Due to limited yield of primary microglia produced from mouse brains, a BV2 cell line is frequently used as an alternative owing to a shorter preparation time and its homogeneous population across experiments. However, the validation of BV2 cells as a sufficient substitute for primary microglia has been debated [
17]. At present, we performed RNA-Seq on primary microglia and BV2 cells under non-treated conditions and compared their biological pathways and cellular functions. In addition to common properties of immortalized cell lines (e.g., increased proliferation and adherence), BV2 cells retain most crucial functions of microglia in immune response and inflammation. For example, BV2 cells responded to LPS as primary microglia with enhanced transcript expression and secretion but had distinct transcription and secretion profiles within our selected panel. This finding further supported previous observation that although both BV2 cells and primary microglia express Iba1, a microglia marker, BV2 cells exhibit far less induction of some pro-inflammatory genes and much lower cytokine secretion levels in response to LPS, when compared with primary microglia [
15,
16]. Furthermore, some specific signal pathways and functions, such as TGFβ signaling and chemotaxis upon C5a, substantially differ between primary microglia and BV2 cells from transcriptional and functional aspects. These results characterized the usefulness and limitations of BV2 as an alternative in vitro model. Hence, our analysis raised concerns about appropriate cell models when performing a microglial study to address specific immunological and inflammatory responses.

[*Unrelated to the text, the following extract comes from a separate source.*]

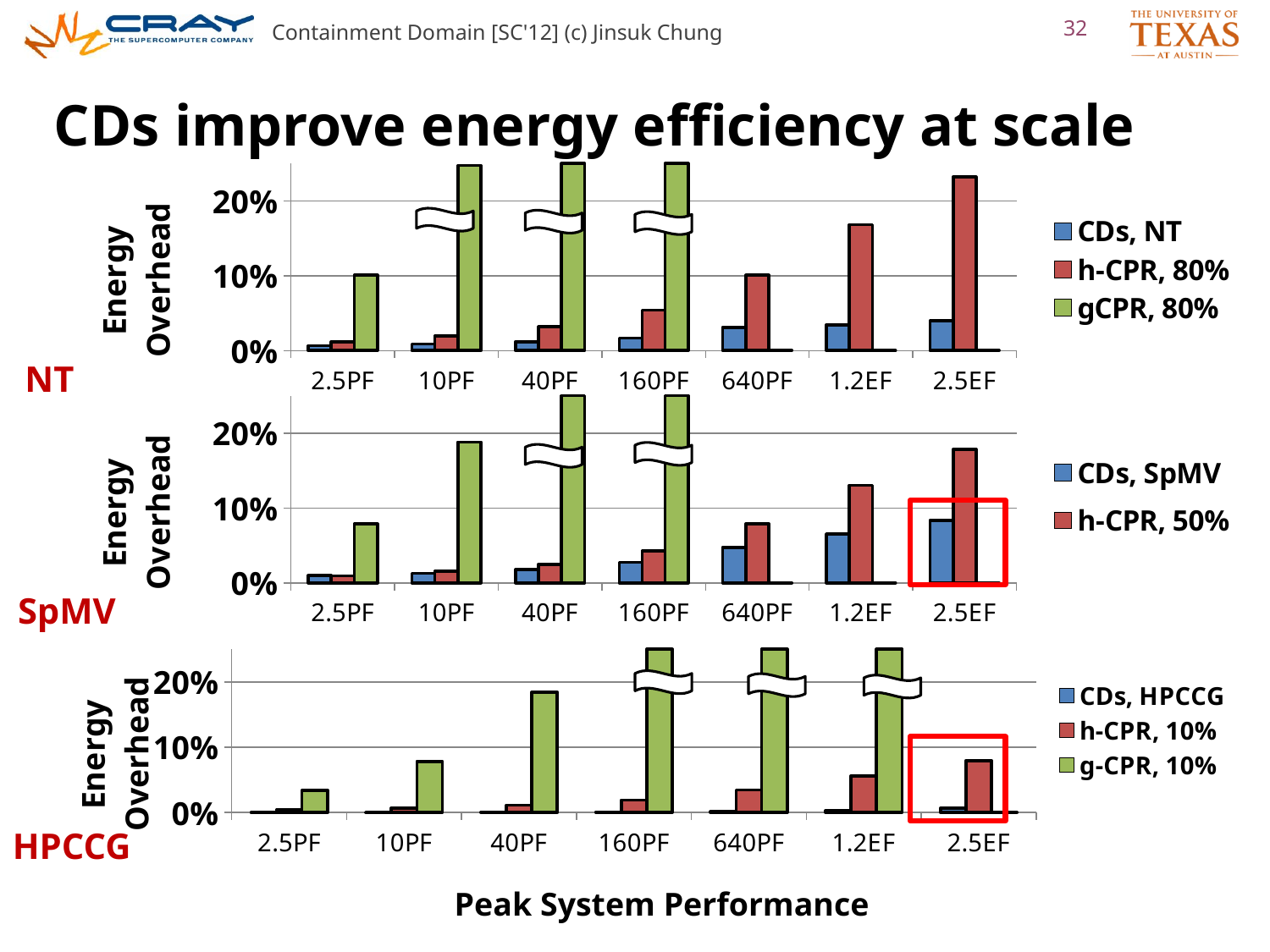
What is the x-axis title shared by the charts? Peak System Performance In the HPCCG chart, is the value for g-CPR, 10% at 40PF greater or less than 10%? greater In the NT chart, which category has the highest value for CDs, NT? 2.5EF In the NT chart, do the values for CDs, NT rise or fall from 2.5PF to 2.5EF? rise How many series does the legend of the SpMV chart list? 2 In the SpMV chart, is the value for h-CPR, 50% at 2.5EF greater or less than 10%? greater How many series does the legend of the NT chart list? 3 In the NT chart, is the value for h-CPR, 80% at 2.5EF greater or less than 20%? greater What kind of chart is the top (NT) chart? bar chart How many categories are shown on the x axis of the SpMV chart? 7 In the SpMV chart, which is larger at 2.5EF: CDs, SpMV or h-CPR, 50%? h-CPR, 50%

There are a few directions for future investigation. First, the primary microglia in our study are of postnatal origin. Additional genome-wide transcriptional and functional studies should be performed for direct comparison with microglia from adult tissues. Second, this study only looks into intervention-free situations. Further studies are required to investigate transcriptional changes upon different stimuli. Third, although rodent models are effective systems to investigate the emerging functions of microglia, further research work should be carried out to compare rodent and human microglia at the transcription and function levels to facilitate the translation from preclinical to human studies.